── QUOTED PASSAGE
When the news that it was cancelled broke this week, my first and continuing thought is for friends who are writers on the show, for people I don’t know who are writers on it, and for all that crew and cast who are abruptly out of work. The BBC says that the cancellation is for budget reasons but that it’s okay, all of the money will be still be spent on shows in the West Midlands, so that’s fine. Except that it isn’t. Even if the money stays in drama — the BBC keeps worryingly mentioning that the cooking show MasterChef is moving to the Midlands — then it will always cost less to make one more episode of an existing show than to create a new one. So there will be fewer hours of drama, there will be fewer opportunities for writers, actors, directors and all.

Oh. Grief. I really thought my memory was astoundingly poor today, but I have recalled something. That fact about it costing less to make one more episode of an existing show, I know it was Mal Young who told me that. It’s called the slot cost: how much does it cost to fill a particular hour in the schedule, or half hour, with a show. Whatever the figure is, it’s less when you extend an existing series instead of a new one because there are no startup costs, no extended development time.
────
── DATA SHOWN
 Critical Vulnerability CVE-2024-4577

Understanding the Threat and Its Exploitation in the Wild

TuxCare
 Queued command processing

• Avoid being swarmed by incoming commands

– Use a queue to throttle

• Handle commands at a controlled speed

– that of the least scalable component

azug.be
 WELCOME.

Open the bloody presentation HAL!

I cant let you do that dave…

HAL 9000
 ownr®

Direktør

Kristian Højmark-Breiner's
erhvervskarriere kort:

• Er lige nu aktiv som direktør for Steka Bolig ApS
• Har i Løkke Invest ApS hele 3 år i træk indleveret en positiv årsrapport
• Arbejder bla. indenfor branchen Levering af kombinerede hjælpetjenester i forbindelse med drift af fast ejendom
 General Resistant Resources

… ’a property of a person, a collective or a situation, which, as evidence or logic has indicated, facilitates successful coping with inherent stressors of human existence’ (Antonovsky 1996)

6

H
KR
────
• **TASK INSTRUCTIONS**
Extract the entire passage about the BBC show's cancellation, word for word.

• **RESPONSE**
When the news that it was cancelled broke this week, my first and continuing thought is for friends who are writers on the show, for people I don’t know who are writers on it, and for all that crew and cast who are abruptly out of work. The BBC says that the cancellation is for budget reasons but that it’s okay, all of the money will be still be spent on shows in the West Midlands, so that’s fine. Except that it isn’t. Even if the money stays in drama — the BBC keeps worryingly mentioning that the cooking show MasterChef is moving to the Midlands — then it will always cost less to make one more episode of an existing show than to create a new one. So there will be fewer hours of drama, there will be fewer opportunities for writers, actors, directors and all.

Oh. Grief. I really thought my memory was astoundingly poor today, but I have recalled something. That fact about it costing less to make one more episode of an existing show, I know it was Mal Young who told me that. It’s called the slot cost: how much does it cost to fill a particular hour in the schedule, or half hour, with a show. Whatever the figure is, it’s less when you extend an existing series instead of a new one because there are no startup costs, no extended development time.